The U.S. financial markets have experienced significant volatility, leading some analysts to speculate that the Trump administration may be intentionally stirring uncertainty to pressure Federal Reserve Chair Jerome Powell into lowering interest rates.
Bitcoin advocate and market commentator Anthony Pompliano suggested in a March 10 post on X that President Donald Trump and Treasury Secretary Scott Bessent could be strategically driving down asset prices to force the Fed’s hand. The ultimate goal, he claims, would be to avoid refinancing approximately $7 trillion in upcoming debt obligations.

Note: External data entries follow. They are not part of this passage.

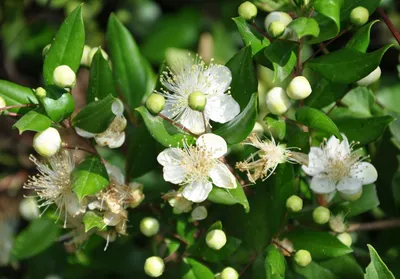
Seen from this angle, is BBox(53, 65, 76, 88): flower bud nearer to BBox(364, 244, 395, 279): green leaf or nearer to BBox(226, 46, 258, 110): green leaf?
BBox(226, 46, 258, 110): green leaf

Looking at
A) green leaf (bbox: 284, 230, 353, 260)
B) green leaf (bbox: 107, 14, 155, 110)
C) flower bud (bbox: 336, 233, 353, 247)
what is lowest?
flower bud (bbox: 336, 233, 353, 247)

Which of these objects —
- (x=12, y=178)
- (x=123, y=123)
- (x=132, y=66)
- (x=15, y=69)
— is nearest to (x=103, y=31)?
(x=15, y=69)

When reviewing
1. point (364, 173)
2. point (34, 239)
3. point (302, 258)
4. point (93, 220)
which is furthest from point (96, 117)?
point (34, 239)

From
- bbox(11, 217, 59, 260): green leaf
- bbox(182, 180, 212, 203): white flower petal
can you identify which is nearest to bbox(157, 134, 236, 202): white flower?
bbox(182, 180, 212, 203): white flower petal

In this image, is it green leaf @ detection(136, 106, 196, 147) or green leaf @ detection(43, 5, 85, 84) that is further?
green leaf @ detection(43, 5, 85, 84)

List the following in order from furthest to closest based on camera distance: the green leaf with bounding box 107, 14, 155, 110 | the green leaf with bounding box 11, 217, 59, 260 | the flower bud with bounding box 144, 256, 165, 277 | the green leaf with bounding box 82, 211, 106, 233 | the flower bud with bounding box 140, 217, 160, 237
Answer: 1. the green leaf with bounding box 11, 217, 59, 260
2. the green leaf with bounding box 107, 14, 155, 110
3. the flower bud with bounding box 140, 217, 160, 237
4. the flower bud with bounding box 144, 256, 165, 277
5. the green leaf with bounding box 82, 211, 106, 233

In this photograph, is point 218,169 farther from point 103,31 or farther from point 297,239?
point 103,31

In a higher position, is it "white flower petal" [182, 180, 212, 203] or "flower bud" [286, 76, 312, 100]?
"flower bud" [286, 76, 312, 100]

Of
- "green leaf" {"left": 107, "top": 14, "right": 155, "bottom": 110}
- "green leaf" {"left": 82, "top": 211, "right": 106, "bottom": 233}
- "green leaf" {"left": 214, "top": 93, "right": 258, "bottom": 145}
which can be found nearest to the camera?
"green leaf" {"left": 214, "top": 93, "right": 258, "bottom": 145}
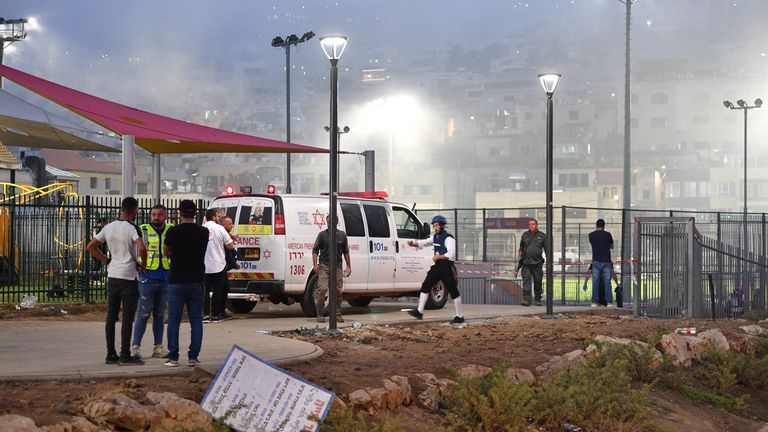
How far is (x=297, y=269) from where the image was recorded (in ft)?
58.1

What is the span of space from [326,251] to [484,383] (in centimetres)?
662

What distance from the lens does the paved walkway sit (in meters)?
10.2

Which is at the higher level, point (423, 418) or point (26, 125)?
point (26, 125)

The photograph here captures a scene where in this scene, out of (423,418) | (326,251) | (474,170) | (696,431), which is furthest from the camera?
(474,170)

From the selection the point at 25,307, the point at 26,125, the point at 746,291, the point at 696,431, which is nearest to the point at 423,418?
the point at 696,431

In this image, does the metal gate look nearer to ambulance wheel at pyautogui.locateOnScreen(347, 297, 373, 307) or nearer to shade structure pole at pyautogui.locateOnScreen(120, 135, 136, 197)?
ambulance wheel at pyautogui.locateOnScreen(347, 297, 373, 307)

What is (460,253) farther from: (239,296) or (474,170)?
(474,170)

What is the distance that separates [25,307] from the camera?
18.5 metres

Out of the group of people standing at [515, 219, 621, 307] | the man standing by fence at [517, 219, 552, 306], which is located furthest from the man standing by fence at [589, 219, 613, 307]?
the man standing by fence at [517, 219, 552, 306]

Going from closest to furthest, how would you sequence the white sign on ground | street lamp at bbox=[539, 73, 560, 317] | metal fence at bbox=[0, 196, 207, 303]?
1. the white sign on ground
2. street lamp at bbox=[539, 73, 560, 317]
3. metal fence at bbox=[0, 196, 207, 303]

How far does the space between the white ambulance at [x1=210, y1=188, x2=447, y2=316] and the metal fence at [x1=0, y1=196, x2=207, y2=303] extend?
2.92 meters

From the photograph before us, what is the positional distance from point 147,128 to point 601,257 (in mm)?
10333

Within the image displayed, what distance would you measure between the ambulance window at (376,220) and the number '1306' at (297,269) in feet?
6.55

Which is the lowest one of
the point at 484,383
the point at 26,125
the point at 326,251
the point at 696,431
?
the point at 696,431
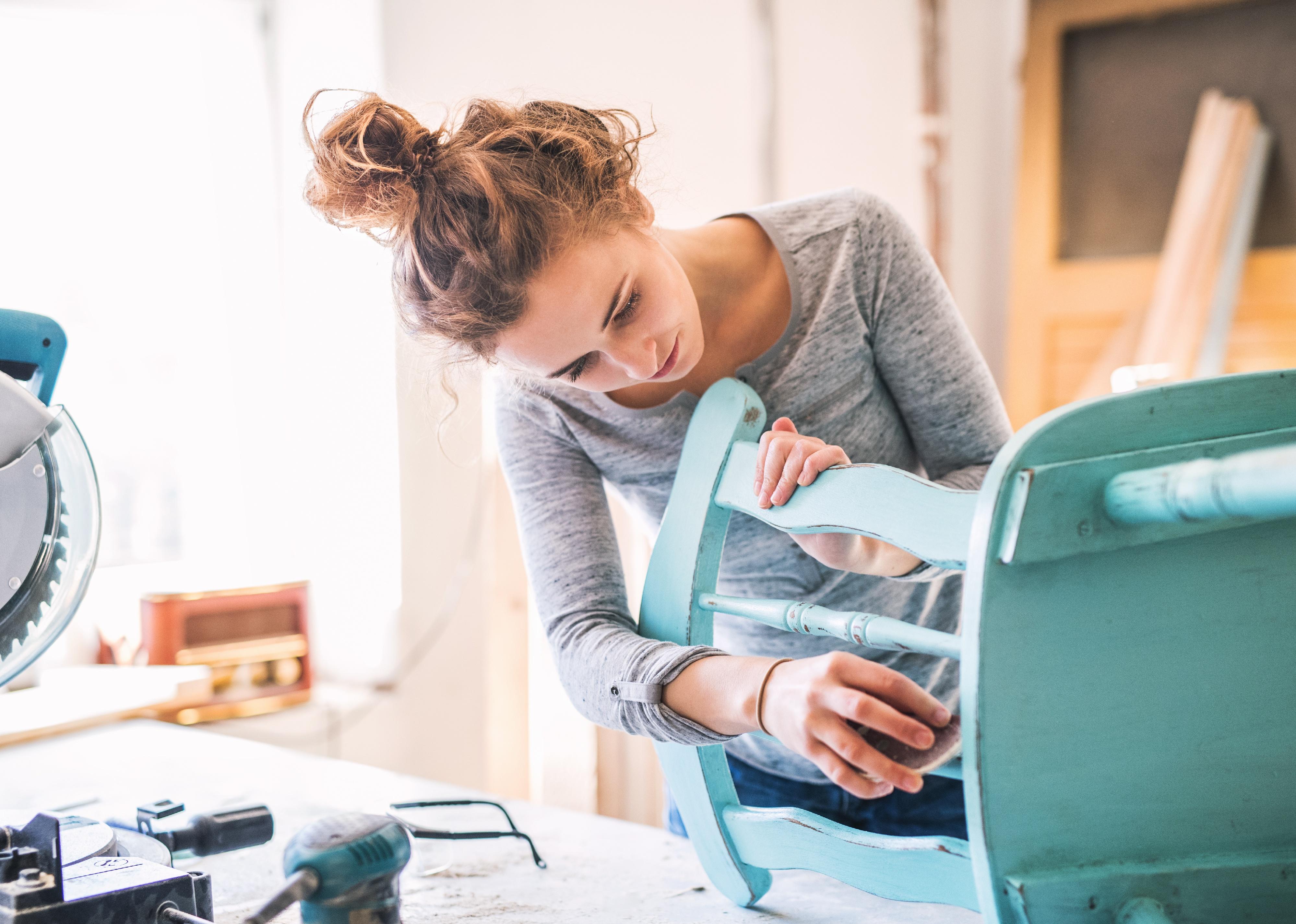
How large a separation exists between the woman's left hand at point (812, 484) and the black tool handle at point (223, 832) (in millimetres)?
574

The Fed’s Stance Amid Growing Pressure
Despite mounting calls from Trump to lower rates, the Federal Reserve has maintained its current target range of 4.25% to 4.5%. Powell reiterated in January that the central bank would hold rates steady, citing inflation concerns and the need for economic stability.

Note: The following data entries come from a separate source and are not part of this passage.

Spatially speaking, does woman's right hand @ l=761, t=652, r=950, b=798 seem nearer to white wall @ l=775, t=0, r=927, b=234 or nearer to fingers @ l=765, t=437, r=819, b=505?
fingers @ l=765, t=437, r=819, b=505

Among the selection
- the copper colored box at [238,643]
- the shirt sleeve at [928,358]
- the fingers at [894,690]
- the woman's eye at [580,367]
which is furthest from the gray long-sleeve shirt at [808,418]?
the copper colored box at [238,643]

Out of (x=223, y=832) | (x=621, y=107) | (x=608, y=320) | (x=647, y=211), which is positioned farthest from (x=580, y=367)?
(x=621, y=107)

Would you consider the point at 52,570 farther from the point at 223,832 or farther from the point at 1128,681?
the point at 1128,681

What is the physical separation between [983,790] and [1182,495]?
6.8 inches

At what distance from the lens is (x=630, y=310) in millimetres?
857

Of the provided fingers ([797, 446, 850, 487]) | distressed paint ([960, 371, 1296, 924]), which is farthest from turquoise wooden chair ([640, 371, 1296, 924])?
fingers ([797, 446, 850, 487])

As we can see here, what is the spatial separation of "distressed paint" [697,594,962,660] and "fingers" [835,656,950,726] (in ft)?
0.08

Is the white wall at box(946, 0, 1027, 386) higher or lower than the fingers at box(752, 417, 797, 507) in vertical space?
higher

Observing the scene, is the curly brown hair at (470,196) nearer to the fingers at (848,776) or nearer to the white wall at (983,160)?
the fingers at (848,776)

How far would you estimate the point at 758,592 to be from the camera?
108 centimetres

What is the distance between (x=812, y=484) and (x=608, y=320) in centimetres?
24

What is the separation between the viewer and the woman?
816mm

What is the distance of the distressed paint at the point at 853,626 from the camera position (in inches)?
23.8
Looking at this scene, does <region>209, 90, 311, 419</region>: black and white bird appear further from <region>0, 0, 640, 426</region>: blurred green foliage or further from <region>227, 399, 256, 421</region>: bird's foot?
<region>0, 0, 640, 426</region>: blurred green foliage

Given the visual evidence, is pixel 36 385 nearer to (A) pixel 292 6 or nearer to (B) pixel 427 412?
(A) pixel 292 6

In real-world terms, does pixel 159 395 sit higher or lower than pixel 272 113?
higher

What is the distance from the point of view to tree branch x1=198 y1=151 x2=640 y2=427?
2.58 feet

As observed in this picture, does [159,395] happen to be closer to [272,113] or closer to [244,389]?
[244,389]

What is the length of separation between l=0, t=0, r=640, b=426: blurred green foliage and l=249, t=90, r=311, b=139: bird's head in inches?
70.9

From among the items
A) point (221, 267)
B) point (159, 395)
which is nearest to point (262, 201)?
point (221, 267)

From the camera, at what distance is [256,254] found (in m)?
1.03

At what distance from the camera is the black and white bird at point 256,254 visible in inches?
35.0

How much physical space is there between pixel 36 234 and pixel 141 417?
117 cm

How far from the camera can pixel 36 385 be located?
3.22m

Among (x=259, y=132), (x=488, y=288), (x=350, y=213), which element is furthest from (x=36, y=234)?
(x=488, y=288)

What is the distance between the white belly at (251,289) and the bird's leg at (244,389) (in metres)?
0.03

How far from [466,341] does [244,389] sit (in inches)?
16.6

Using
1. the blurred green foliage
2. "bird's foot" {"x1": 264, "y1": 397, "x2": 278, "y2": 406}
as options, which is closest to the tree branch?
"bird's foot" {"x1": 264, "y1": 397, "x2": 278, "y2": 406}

Pompliano argues that Trump’s recent trade tariffs contributed to the market downturn, which, in turn, helped lower the 10-year Treasury yield from nearly 4.8% in January to 4.21%. A declining yield could make borrowing cheaper and potentially justify rate cuts, ultimately fueling economic activity.
Market Reactions and Investor Sentiment
Regardless of whether Trump’s administration is deliberately engineering the selloff, financial markets have seen notable declines. On March 10, the S&P 500 fell by 2.66%, while the Nasdaq-100 dropped 3.8%. Over the past month, these indexes have declined 7.32% and 10.7%, respectively.

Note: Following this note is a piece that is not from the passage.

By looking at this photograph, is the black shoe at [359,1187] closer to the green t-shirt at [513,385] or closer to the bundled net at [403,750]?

Cryptocurrencies have been hit even harder. Bitcoin (BTC) has plunged 27.4% from its all-time high of $108,786, erasing over $1.2 trillion from the total crypto market capitalization since December 17.
Pompliano believes the standoff between Trump and Powell has turned into a “who blinks first” scenario. While Trump has not explicitly confirmed this strategy, he hinted at it in a March 9 interview with Fox News, stating: “Nobody ever gets rich when the interest rates are high because people can’t borrow money.”
Will the Fed Yield to Pressure?
The Federal Reserve has historically been resistant to rate cuts when inflation remains a concern, prioritizing price stability over political influence. However, if market conditions worsen and recession fears grow, some analysts believe the Fed may be compelled to act.
According to the CME FedWatch Tool, there is a 96% probability that the Fed will maintain its current rate at the upcoming March 19 meeting. However, the likelihood of a cut in May has reached nearly 50%.
Meanwhile, investor sentiment remains cautious. Digital asset investment products have recorded four consecutive weeks of outflows, with $876 million withdrawn in the past week alone. Over the past month, total outflows have reached $4.75 billion, reducing year-to-date inflows to $2.6 billion and bringing total assets under management down to $142 billion—the lowest level since November 2024.
As economic uncertainty continues, the question remains: Will Powell stand firm, or will market turmoil force the Fed to change course?